The Government of Ireland Act 1920 is 100 years old tomorrow. David Torrance examines the legislation and its impact, arguing that a number of the constitutional conventions that regulate relations between Westminster and Holyrood have roots in those that applied to Stormont between 1920 and 1972.

Wednesday 23 December marks the centenary of royal assent for the Government of Ireland Act 1920 (the ‘1920 Act’). That this created the part of the UK known as ‘Northern Ireland’ and its border is well known, but its devolution settlement – a parliament, government, governor and prime minister – has largely faded from public consciousness.

As the historian Graham Walker has observed, Northern Ireland ‘serves as a reminder that devolution and constitutional change has a long, complex, and fascinating history, and did not just appear magically at the end of the twentieth century’ [1]. Indeed, this blog will argue that many of the constitutional conventions now associated with Holyrood-Westminster relations have antecedents in those which developed between Stormont and the UK parliament between 1921 and 1972. There was also one major difference, self-determination, analysis of which concludes this piece.

== == ==

EXERCISE DETAILS: Copy out the whole passage on the Government of Ireland Act 1920 word for word.

== == ==

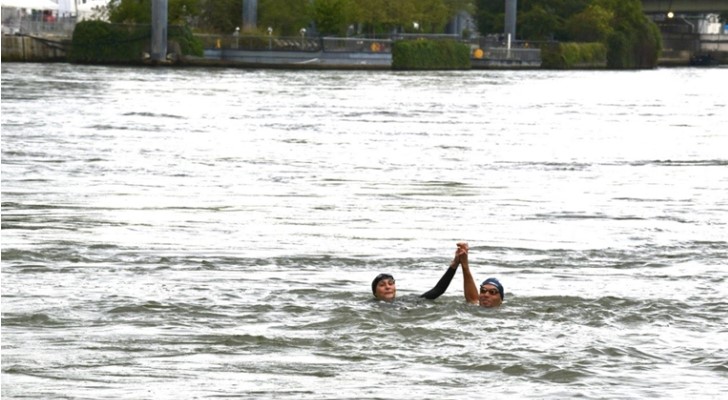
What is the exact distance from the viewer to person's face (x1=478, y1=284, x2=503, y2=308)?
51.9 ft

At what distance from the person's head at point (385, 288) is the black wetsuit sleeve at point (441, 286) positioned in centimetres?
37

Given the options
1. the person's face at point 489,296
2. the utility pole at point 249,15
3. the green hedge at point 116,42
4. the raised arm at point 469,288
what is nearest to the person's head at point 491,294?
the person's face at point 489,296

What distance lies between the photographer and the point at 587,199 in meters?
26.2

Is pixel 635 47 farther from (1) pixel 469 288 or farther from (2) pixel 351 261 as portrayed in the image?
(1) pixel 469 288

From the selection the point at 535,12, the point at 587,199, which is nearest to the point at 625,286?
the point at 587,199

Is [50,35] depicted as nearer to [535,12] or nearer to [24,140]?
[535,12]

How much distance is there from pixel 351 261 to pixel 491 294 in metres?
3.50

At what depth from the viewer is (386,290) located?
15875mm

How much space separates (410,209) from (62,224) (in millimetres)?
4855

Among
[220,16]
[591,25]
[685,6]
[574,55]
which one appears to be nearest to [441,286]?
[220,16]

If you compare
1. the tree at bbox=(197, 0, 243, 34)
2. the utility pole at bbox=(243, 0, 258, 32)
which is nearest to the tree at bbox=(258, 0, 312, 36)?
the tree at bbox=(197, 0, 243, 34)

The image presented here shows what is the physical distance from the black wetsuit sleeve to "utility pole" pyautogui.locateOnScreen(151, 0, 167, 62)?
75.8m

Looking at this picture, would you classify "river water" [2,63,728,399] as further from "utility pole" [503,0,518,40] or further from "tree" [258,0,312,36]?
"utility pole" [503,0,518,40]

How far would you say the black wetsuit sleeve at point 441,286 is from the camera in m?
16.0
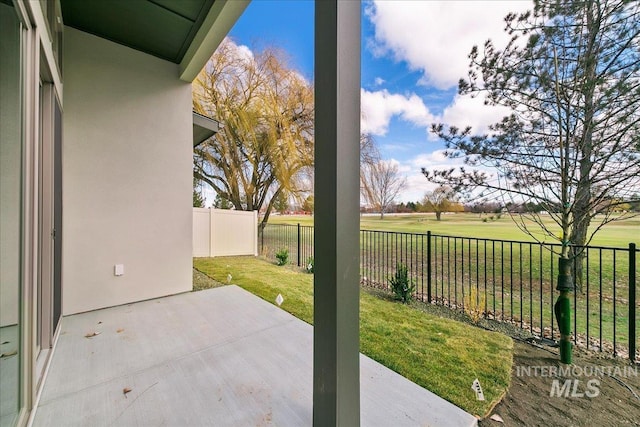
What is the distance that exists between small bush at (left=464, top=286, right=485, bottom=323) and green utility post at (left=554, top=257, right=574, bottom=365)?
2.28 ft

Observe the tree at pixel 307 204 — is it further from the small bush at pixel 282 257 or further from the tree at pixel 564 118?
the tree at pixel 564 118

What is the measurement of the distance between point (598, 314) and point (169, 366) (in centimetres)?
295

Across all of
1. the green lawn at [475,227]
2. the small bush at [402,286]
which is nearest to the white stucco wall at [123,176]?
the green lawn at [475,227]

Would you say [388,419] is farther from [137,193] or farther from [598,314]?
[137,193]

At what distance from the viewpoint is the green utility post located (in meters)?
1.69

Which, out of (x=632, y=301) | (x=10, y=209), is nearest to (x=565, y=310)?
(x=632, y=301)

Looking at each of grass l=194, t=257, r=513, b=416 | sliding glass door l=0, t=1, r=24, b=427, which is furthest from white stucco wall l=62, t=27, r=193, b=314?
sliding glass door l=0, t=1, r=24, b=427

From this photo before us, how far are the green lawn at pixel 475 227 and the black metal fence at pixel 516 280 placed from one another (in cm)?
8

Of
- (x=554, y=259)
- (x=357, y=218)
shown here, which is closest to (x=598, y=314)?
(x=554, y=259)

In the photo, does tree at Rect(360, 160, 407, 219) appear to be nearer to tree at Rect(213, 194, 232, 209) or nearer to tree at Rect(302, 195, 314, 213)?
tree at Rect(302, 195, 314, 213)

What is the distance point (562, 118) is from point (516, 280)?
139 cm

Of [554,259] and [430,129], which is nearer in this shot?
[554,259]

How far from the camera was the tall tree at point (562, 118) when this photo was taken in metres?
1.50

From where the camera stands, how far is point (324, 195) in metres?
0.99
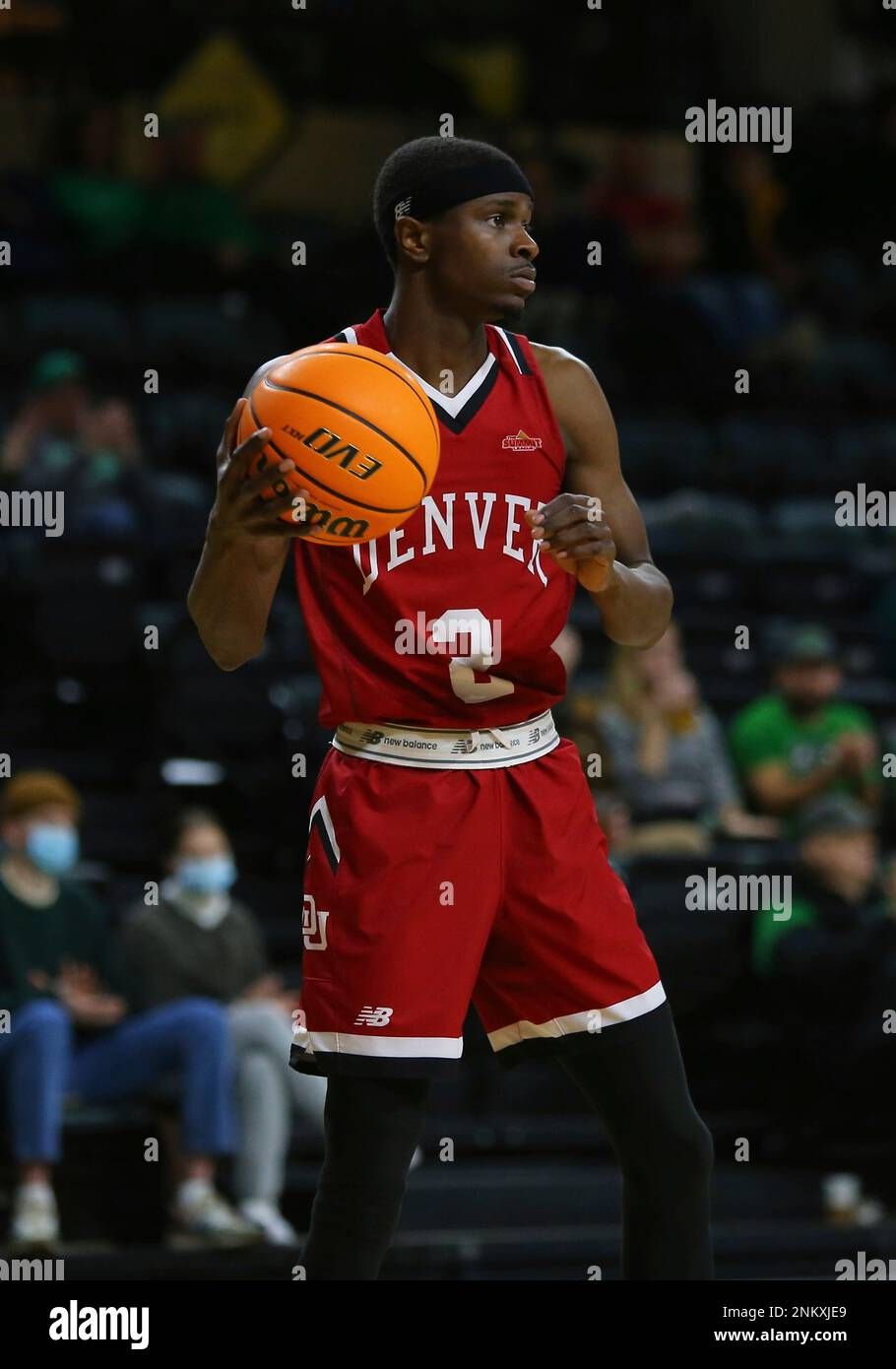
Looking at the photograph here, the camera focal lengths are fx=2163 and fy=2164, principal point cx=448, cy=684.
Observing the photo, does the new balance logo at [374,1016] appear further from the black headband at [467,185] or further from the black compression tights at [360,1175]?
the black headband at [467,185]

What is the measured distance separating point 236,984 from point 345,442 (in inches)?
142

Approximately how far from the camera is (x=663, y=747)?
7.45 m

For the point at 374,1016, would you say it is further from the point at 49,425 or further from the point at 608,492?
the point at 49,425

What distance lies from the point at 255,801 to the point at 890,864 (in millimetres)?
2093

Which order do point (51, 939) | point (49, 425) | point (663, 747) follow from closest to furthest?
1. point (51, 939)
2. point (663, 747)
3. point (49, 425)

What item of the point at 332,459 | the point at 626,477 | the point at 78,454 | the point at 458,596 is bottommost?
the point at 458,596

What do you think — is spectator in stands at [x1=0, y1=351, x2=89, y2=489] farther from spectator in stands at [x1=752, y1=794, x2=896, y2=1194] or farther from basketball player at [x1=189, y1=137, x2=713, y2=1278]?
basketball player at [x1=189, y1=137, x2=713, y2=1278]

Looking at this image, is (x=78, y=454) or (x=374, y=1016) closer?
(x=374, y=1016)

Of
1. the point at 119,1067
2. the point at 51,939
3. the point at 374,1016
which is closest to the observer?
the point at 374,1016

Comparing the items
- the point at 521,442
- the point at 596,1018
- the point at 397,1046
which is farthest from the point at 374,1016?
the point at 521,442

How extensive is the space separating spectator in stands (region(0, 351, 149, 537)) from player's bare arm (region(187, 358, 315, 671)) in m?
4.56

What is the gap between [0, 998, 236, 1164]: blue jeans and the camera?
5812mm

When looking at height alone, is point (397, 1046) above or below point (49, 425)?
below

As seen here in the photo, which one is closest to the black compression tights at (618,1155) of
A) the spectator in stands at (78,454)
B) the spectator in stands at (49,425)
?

== == ==

THE ANSWER:
The Government of Ireland Act 1920 is 100 years old tomorrow. David Torrance examines the legislation and its impact, arguing that a number of the constitutional conventions that regulate relations between Westminster and Holyrood have roots in those that applied to Stormont between 1920 and 1972.

Wednesday 23 December marks the centenary of royal assent for the Government of Ireland Act 1920 (the ‘1920 Act’). That this created the part of the UK known as ‘Northern Ireland’ and its border is well known, but its devolution settlement – a parliament, government, governor and prime minister – has largely faded from public consciousness.

As the historian Graham Walker has observed, Northern Ireland ‘serves as a reminder that devolution and constitutional change has a long, complex, and fascinating history, and did not just appear magically at the end of the twentieth century’ [1]. Indeed, this blog will argue that many of the constitutional conventions now associated with Holyrood-Westminster relations have antecedents in those which developed between Stormont and the UK parliament between 1921 and 1972. There was also one major difference, self-determination, analysis of which concludes this piece.